The Chazon Ish greeted them warmly and listened to the story. Then he instructed Shmuel Tzvi, “Both of you must go to Rav Gordon in Petach Tikvah and ask him on my behalf to accept this young man to his yeshiva. Rav Gordon is going to test him, but you must immediately answer every question that he asks.” The Chazon Ish wrote a letter of recommendation and sent them on their way.

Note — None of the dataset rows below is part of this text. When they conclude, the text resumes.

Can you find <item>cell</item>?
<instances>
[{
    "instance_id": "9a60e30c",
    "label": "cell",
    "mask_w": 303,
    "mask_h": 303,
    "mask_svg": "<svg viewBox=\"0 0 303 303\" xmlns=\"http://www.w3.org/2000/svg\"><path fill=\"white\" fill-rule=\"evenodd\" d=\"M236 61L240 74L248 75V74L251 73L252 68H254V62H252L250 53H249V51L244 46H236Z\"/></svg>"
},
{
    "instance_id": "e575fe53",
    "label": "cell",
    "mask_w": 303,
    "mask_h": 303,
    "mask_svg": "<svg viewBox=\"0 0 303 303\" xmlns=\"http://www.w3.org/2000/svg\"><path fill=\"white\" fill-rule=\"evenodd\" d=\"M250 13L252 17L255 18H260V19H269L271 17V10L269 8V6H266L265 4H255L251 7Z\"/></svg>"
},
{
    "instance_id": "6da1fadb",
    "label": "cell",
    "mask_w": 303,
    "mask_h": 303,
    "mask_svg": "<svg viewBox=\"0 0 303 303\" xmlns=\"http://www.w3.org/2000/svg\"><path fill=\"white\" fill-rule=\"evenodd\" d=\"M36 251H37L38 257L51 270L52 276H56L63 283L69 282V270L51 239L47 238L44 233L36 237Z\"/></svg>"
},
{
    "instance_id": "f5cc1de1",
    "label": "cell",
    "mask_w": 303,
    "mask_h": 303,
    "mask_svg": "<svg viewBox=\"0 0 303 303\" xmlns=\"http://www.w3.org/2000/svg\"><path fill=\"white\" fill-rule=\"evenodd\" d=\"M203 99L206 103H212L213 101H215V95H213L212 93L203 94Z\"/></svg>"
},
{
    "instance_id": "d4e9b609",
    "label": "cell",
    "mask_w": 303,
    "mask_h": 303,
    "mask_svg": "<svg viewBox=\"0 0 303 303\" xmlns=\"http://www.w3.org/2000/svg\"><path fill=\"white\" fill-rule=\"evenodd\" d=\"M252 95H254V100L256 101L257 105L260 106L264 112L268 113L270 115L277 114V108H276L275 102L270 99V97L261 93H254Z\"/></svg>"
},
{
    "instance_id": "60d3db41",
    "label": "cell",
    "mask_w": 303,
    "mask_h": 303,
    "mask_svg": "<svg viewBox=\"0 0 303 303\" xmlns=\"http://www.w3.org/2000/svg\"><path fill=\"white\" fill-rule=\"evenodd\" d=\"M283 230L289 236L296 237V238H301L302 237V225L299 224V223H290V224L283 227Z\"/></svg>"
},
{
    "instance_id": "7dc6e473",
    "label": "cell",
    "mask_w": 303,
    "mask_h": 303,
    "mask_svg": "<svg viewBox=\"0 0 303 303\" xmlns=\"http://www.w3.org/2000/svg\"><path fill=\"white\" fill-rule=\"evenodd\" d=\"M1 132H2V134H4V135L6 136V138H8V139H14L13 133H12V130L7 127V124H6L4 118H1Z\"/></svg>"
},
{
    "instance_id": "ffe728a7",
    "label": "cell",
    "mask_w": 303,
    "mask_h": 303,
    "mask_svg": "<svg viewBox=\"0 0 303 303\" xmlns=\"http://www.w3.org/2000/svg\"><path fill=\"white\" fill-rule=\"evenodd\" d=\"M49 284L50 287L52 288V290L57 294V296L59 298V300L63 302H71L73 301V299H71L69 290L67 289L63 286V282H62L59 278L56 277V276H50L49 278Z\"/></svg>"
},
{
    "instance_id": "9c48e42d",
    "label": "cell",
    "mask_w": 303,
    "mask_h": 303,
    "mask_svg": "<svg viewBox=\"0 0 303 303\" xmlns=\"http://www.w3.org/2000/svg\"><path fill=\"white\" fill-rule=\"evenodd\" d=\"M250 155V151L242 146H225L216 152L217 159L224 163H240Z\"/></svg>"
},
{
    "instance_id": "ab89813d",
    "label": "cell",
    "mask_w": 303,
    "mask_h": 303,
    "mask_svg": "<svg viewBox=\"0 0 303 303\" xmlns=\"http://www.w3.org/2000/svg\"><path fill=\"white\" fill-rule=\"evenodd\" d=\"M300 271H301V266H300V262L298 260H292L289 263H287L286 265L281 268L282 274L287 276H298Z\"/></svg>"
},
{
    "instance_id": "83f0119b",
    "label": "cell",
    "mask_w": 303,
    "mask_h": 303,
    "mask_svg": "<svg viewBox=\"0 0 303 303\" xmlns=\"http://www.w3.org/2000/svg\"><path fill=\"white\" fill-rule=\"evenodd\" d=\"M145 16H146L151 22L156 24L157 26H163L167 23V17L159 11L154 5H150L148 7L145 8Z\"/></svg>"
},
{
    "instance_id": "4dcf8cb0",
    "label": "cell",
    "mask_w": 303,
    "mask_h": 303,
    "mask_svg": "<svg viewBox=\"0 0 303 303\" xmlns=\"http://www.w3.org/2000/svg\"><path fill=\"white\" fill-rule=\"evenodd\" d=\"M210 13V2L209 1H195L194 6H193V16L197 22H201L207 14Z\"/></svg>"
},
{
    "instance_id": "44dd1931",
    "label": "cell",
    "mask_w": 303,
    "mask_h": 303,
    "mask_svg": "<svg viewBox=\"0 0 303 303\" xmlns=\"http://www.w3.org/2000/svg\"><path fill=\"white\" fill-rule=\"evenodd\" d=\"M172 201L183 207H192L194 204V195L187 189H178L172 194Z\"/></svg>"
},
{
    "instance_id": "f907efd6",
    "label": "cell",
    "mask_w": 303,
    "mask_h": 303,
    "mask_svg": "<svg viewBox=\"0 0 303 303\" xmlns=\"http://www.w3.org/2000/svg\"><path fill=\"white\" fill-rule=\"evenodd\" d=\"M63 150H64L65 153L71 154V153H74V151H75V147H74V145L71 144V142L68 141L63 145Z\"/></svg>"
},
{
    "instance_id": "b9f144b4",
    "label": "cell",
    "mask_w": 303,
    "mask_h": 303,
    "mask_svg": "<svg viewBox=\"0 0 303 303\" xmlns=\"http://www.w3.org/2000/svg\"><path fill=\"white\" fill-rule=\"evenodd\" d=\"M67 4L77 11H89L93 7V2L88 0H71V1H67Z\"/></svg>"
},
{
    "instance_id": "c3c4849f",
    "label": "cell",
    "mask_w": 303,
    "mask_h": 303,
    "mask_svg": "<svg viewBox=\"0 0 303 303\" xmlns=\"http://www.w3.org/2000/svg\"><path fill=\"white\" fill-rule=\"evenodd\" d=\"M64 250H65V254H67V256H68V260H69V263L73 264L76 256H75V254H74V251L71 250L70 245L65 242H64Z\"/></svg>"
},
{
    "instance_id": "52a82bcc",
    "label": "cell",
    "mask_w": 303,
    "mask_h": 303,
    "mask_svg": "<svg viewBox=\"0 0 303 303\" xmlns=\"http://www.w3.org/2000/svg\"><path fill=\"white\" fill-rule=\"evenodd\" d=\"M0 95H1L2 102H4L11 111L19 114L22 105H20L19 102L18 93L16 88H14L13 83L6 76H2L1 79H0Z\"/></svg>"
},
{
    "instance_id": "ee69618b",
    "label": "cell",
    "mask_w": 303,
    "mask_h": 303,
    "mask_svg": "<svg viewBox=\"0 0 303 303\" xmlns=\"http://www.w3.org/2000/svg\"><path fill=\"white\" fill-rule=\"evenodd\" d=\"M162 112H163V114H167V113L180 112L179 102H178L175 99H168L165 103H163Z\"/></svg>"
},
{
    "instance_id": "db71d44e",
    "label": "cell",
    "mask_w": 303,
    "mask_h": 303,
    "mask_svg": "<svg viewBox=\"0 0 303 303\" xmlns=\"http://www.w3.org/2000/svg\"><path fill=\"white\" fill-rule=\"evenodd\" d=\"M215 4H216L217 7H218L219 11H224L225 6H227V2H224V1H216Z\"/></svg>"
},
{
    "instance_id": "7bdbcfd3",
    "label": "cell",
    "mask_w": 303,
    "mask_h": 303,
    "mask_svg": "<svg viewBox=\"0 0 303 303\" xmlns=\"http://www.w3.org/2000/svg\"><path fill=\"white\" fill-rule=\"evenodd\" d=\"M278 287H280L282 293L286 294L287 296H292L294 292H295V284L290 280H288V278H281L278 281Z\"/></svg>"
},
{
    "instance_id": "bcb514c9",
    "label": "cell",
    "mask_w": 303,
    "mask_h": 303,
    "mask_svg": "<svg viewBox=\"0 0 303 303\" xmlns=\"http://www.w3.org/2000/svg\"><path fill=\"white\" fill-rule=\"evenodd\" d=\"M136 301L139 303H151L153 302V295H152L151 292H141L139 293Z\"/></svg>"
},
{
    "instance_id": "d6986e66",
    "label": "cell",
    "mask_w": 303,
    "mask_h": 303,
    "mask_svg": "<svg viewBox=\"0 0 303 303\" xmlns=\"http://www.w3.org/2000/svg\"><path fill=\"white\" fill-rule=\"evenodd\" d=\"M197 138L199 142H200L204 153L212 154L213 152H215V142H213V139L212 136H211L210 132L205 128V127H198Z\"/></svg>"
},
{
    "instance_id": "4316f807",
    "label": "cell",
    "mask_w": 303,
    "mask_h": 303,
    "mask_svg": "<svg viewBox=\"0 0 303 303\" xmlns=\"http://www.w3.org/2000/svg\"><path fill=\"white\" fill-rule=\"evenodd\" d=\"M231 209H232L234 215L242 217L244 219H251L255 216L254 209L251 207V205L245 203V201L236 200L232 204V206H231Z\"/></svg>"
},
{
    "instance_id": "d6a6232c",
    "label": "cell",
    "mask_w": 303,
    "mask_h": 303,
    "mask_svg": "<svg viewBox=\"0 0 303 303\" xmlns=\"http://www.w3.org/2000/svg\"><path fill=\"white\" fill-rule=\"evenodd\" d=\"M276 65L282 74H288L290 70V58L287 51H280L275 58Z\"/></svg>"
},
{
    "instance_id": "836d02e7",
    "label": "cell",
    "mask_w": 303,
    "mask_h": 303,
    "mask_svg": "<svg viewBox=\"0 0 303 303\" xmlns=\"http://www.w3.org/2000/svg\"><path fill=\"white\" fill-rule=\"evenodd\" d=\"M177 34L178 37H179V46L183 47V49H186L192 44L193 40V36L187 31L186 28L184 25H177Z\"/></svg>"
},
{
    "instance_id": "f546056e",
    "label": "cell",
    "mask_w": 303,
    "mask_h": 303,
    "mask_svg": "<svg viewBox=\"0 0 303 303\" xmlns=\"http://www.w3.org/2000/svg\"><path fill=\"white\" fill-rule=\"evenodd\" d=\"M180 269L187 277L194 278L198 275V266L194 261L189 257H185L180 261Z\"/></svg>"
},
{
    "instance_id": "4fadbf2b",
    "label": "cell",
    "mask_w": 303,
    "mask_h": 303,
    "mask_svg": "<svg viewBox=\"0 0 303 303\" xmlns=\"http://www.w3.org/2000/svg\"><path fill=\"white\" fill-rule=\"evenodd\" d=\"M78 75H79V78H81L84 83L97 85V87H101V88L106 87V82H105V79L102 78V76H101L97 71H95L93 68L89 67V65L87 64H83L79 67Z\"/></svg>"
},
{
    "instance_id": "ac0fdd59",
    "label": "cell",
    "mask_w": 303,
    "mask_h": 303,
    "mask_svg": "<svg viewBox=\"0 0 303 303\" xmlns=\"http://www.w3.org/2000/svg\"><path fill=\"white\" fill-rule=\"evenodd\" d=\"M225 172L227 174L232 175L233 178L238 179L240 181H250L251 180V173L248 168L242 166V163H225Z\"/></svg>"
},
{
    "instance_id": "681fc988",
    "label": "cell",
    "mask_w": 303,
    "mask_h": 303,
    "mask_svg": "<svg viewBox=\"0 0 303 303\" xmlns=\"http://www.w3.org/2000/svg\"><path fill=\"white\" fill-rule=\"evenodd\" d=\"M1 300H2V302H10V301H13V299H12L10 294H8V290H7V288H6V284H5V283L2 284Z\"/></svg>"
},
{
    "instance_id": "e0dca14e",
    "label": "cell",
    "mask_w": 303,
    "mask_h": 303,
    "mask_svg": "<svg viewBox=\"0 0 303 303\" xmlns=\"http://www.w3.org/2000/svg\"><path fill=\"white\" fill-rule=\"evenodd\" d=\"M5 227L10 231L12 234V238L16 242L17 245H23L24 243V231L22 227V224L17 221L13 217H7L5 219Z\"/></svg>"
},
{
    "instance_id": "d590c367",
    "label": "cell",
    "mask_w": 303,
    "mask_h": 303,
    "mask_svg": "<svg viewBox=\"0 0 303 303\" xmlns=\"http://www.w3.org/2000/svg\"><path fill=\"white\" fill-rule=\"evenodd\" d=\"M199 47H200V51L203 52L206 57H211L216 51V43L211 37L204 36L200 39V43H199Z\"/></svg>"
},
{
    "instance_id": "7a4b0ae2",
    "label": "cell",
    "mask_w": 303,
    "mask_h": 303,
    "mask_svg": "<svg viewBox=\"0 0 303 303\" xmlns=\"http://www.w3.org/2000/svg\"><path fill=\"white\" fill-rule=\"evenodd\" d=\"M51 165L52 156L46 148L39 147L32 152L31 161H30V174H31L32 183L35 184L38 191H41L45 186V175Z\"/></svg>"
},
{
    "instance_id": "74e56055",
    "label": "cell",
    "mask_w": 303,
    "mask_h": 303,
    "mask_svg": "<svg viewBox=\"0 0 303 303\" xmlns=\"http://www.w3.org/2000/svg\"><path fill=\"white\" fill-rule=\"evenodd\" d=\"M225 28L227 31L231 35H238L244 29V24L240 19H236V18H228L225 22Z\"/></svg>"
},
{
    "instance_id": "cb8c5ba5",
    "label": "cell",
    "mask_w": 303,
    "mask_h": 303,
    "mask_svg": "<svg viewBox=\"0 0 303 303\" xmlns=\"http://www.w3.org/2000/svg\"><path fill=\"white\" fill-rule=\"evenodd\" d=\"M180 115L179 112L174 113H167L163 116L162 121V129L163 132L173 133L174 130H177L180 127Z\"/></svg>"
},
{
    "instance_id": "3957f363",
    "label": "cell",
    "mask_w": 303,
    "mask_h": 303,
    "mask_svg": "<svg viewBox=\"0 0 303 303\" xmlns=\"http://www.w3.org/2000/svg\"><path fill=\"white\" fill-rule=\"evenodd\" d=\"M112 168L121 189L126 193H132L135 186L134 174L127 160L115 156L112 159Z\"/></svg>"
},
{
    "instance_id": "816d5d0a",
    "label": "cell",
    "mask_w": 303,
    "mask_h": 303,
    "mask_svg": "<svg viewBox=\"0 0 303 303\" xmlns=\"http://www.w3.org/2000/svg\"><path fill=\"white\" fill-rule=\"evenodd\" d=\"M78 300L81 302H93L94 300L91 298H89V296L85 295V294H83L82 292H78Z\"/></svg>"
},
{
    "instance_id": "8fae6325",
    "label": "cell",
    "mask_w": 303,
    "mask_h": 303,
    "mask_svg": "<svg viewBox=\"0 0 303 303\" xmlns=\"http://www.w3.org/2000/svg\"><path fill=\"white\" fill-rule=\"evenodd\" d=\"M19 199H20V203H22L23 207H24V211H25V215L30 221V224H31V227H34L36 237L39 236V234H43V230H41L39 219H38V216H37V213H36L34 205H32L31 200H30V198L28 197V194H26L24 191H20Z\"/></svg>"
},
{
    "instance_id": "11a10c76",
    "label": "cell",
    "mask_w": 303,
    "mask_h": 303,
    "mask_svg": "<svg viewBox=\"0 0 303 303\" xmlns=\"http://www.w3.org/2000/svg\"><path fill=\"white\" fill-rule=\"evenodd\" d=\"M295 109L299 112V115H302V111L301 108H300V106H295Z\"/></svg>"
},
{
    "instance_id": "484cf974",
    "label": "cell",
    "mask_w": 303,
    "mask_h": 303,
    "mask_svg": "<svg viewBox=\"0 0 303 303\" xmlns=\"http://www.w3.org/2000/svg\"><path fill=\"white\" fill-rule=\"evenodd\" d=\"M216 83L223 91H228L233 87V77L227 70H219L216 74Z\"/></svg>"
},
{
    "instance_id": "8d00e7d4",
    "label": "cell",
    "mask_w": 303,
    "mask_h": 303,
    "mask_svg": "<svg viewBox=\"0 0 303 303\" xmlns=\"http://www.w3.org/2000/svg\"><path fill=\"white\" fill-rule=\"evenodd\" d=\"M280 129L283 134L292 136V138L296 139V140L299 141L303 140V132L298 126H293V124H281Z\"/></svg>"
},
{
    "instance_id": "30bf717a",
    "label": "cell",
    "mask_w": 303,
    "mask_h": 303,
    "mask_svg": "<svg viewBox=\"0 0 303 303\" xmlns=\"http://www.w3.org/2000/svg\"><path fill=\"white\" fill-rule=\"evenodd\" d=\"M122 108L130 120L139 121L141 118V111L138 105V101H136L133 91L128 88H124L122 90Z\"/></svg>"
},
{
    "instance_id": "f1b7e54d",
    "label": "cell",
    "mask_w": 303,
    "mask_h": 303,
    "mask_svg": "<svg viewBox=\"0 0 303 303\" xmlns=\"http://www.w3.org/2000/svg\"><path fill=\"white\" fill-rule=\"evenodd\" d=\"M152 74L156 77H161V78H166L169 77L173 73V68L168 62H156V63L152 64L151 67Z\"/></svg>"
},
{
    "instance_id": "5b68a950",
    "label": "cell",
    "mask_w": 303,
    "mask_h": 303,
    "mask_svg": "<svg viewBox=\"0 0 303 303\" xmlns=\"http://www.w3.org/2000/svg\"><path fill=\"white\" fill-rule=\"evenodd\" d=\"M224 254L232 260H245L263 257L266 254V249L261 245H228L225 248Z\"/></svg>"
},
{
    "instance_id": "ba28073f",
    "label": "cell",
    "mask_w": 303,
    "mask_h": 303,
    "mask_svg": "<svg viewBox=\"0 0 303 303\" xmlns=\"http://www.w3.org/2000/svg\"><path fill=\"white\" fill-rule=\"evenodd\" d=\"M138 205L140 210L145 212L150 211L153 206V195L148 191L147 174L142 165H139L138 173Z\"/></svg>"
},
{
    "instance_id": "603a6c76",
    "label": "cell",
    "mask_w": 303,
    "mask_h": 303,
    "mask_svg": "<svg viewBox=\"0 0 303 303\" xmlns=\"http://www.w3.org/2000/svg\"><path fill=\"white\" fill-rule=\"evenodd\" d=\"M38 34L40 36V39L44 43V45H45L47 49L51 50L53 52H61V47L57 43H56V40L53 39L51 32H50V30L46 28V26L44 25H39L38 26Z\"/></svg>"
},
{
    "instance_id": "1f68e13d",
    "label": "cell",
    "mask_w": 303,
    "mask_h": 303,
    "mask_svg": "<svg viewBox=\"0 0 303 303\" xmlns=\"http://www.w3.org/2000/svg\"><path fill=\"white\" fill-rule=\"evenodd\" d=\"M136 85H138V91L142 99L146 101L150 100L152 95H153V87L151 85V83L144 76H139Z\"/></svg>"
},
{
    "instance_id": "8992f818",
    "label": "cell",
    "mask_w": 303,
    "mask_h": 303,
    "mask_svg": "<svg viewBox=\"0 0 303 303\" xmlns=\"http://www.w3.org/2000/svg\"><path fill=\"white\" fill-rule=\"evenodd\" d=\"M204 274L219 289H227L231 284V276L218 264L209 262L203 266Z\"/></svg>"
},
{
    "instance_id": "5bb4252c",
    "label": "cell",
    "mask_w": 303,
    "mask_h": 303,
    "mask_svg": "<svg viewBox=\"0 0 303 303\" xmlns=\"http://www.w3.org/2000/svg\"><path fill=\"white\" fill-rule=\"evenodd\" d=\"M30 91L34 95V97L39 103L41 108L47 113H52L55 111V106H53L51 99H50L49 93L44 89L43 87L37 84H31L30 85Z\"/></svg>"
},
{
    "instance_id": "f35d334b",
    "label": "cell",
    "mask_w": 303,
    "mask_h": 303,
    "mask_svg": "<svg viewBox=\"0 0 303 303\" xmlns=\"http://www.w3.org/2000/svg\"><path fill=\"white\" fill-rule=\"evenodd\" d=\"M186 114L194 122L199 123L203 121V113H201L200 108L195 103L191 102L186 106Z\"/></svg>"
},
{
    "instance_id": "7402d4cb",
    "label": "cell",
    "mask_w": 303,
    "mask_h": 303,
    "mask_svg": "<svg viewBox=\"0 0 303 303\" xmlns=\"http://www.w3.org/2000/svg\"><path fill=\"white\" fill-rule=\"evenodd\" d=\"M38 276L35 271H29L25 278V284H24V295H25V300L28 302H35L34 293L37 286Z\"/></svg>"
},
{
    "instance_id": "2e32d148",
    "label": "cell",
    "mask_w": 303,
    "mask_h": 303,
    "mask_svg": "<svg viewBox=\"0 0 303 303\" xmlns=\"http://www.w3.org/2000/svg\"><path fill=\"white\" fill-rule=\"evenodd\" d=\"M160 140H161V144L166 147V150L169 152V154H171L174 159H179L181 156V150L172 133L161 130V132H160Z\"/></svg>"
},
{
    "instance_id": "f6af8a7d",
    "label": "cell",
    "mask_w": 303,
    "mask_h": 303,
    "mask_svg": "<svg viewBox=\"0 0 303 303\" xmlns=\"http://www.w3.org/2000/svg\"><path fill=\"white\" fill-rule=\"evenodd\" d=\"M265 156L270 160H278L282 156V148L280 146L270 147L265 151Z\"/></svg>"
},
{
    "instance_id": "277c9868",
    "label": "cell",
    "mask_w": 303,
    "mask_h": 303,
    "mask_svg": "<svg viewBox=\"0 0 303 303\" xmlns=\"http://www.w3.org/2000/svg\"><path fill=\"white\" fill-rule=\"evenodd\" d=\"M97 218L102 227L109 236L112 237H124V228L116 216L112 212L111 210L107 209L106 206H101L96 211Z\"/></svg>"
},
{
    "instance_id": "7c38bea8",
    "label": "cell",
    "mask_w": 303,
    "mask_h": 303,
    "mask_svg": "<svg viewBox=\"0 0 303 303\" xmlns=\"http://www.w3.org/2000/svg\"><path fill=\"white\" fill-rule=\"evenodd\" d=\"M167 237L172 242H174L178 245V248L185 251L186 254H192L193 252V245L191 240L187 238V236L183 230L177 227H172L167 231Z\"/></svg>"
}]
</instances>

Sure enough, Rav Gordon greeted them pleasantly and was duly impressed by the letter from the Chazon Ish. He began testing the young man, but Shmuel Tzvi hastened to answer every question before his friend could speak. “I am asking the bochur who wants to be accepted to the yeshiva; I am not asking you,” Rav Gordon admonished him, but Shmuel Tzvi could not be deterred from obeying the Chazon Ish’s instructions. At long last, the other bochur was accepted to the yeshiva, but he still could not detach himself from the friends who had caused his first expulsion. Once again, the roshei yeshiva discovered his association with them, and the same ultimatum was given: He would have to choose between the yeshiva and his friends. And once again, he chose his friends.

Once again, the young man shared his tale of woe with Shmuel Tzvi. They returned to the Chazon Ish, but this time the other bochur remained outside while Shmuel Tzvi conferred with the gadol. He described the situation and then asked the Chazon Ish for his advice.

“Bring him inside,” the Chazon Ish ordered.

Years later, Rav Shmuel Tzvi Kovalsky recalled, “The Chazon Ish greeted him radiantly and asked how he had acclimated to the yeshiva, what masechta they were learning, and what sugya they were studying. He asked to hear about the rosh yeshiva’s chiddushim and the bochur’s own chiddushim. They had a lengthy conversation, and then they agreed that he would return the following week to share more of his insights with the Chazon Ish.”

Rav Kovalsky waited until after his friend had left and then asked for an explanation. The Chazon Ish said, “This bochur derives satisfaction from associating with these friends. We cannot take the friends away from him without giving him something else in exchange. Of course, we have something to offer him: The Torah is vaster than the sea, more precious than the finest gold, and sweeter than honey. This bochur simply hasn’t yet come to appreciate that. He hasn’t been enlightened about it yet. I was gracious to him and I invited him to return next week, and now he will make a concerted effort to learn, to understand, and to formulate insights. He will come back and I will speak with him in learning once again, and then he will begin to experience the beauty and sweetness of the Torah. As a result, his connection to those friends will dissolve naturally.”

Two weeks later, the Chazon Ish passed away, but his prediction came true. That bochur embarked on a path of spiritual growth and ultimately became a prominent talmid chochom. (This story was told by Rav Nochum Ragoznitzky, who heard it from Rav Shmuel Tzvi Kovalsky and shared it with Rav Chananya Chollak in honor of Rav Kovalsky’s yahrtzeit. Rav Kovalsky passed away on Friday night, the 23rd of Sivan, 5753.)